The introduction of AMR POCT could allow clinicians to discern between the majority of gonorrhoea-positive patients with strains that could be treated with older, previously abandoned first-line treatments, and those requiring our current last-line dual therapy. Such tests could extend the useful life of dual ceftriaxone and azithromycin therapy, thus pushing back the time when gonorrhoea may become untreatable.
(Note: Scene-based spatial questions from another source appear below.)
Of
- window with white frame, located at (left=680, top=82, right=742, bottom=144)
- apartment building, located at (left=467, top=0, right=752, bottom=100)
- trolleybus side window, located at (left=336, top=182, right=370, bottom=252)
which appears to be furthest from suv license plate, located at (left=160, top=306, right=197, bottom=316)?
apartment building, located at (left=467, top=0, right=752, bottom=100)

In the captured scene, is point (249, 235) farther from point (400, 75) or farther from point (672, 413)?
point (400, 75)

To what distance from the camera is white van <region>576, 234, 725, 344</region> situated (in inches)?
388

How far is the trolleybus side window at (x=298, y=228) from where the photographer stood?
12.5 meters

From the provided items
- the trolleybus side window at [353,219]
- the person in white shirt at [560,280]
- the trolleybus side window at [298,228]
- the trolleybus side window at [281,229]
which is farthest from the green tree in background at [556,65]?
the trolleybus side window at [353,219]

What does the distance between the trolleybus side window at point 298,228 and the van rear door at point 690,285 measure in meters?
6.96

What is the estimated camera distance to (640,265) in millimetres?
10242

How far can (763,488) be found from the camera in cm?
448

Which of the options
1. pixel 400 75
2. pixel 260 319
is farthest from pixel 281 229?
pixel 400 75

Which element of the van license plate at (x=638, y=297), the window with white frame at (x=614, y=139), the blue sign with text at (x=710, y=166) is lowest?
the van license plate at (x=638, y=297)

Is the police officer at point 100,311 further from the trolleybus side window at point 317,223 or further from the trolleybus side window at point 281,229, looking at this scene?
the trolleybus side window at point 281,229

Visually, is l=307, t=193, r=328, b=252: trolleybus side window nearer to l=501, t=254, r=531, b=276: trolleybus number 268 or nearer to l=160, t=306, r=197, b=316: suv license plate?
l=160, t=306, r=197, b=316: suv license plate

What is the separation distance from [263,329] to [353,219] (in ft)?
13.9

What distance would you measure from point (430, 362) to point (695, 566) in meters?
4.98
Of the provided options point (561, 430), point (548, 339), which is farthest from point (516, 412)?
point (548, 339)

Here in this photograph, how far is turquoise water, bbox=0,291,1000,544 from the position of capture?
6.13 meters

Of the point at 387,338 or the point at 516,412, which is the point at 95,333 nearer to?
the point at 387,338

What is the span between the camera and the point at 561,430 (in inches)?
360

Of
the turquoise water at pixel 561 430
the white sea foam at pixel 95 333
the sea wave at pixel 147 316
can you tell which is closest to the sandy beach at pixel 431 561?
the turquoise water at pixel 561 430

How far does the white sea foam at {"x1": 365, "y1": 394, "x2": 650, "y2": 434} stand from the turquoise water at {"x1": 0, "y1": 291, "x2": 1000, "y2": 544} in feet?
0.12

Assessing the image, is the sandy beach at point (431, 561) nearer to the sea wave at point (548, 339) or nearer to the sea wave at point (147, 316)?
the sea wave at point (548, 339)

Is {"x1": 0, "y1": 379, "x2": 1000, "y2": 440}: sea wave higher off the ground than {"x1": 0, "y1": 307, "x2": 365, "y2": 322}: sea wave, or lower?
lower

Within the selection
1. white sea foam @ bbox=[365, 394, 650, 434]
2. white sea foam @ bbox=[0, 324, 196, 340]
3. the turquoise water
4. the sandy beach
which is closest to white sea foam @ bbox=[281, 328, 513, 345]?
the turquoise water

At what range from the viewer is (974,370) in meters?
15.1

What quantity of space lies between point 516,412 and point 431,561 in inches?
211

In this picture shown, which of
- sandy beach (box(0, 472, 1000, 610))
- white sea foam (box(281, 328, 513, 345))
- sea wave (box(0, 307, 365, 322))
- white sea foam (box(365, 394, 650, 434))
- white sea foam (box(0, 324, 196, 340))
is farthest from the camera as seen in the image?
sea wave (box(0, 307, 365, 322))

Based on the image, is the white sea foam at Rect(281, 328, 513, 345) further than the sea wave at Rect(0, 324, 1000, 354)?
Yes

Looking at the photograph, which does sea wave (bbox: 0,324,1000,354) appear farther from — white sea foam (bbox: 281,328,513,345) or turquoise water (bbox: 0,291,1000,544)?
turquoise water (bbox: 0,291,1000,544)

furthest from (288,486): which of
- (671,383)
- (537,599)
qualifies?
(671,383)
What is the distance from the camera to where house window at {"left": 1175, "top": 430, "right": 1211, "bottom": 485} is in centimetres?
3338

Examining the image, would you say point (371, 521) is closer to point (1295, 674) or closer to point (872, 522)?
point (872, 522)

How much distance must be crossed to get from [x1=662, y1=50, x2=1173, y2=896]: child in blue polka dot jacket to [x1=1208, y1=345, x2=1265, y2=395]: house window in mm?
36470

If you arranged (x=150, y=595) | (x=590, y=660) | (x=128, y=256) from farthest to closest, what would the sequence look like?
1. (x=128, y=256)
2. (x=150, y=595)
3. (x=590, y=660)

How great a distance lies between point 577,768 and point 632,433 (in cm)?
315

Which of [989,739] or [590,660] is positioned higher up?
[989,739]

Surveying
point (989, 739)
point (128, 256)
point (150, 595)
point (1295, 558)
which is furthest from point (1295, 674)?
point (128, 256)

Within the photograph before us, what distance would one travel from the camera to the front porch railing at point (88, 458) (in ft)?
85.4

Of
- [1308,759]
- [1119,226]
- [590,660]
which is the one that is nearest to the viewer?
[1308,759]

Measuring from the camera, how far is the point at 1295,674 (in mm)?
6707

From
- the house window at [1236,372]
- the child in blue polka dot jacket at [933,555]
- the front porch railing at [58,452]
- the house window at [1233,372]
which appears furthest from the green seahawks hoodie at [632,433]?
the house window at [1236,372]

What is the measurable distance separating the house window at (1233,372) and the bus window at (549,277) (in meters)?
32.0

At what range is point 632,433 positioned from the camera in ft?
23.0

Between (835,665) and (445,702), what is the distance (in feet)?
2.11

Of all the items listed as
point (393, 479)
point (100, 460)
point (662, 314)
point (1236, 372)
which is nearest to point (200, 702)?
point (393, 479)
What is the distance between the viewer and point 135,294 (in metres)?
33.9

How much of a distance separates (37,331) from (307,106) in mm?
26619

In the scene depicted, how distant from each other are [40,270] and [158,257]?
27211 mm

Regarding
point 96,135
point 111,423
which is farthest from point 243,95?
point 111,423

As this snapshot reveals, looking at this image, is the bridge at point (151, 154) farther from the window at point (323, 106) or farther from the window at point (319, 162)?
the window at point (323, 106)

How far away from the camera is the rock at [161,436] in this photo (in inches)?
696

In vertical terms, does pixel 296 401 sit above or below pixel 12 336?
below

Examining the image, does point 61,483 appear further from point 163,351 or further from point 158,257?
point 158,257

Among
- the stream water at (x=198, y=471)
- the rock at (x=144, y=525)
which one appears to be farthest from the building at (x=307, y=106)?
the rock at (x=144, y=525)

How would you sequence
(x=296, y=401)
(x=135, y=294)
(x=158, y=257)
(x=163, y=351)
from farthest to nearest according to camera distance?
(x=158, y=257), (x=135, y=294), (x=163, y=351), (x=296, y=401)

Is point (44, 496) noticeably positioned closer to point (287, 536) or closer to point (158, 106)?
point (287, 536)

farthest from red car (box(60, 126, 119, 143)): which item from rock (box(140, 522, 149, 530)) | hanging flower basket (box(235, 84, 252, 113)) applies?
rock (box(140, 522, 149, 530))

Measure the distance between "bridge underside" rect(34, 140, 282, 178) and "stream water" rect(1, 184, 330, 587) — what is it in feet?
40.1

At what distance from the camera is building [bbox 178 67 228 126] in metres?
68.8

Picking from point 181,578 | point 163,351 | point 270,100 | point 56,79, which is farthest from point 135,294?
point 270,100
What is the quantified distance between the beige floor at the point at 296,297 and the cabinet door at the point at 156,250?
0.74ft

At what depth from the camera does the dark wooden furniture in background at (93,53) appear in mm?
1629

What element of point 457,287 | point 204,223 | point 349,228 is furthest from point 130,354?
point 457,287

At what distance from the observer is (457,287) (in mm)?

创建一个数学模型,以研究引入淋病抗菌药物耐药性即时检测(AMR POCT)作为延长当前一线治疗药物使用寿命的一种方式所产生的治疗影响和经济意义。
建模研究。
英国。
接受性健康服务的患者。
引入一种假设的AMR POCT的增量影响,该检测能够检测对先前一线抗生素(如环丙沙星或青霉素)的敏感性,从而使患者得到更具针对性的治疗,与当前所有患者均接受头孢曲松和阿奇霉素治疗的情况进行比较。使用在Excel中开发的数学模型对该假设干预措施进行评估。该模型包括初次和后续就诊情况、失访情况、标准或针对性治疗的使用情况、治疗所需时间以及检测和治疗成本。
节省的头孢曲松剂量数、获得最恰当治疗的平均时间、每位(感染)患者的平均就诊次数、失访患者数以及检测总成本。
在当前情况下,估计每年使用33431次头孢曲松治疗,且由于失访有792例淋病感染未得到治疗。使用针对环丙沙星的AMR POCT可使这些头孢曲松治疗减少66%,使用针对青霉素的AMR POCT可减少79%。在包括POCT的情况下,接受抗生素治疗的患者的平均时间减少2天,并且通过消除失访没有阳性患者未得到治疗。据估计,此类POCT会使检测成本增加3400万英镑,但这未考虑到复诊成本的降低以及使用更旧、更便宜的抗菌药物所带来的成本节约。
引入AMR POCT可使临床医生区分大多数淋病阳性患者中那些菌株可用更旧的、先前已弃用的一线治疗方法治疗的患者,以及那些需要当前一线联合治疗的患者。此类检测可延长头孢曲松和阿奇霉素联合治疗的使用寿命,从而推迟淋病可能变得无法治疗的时间。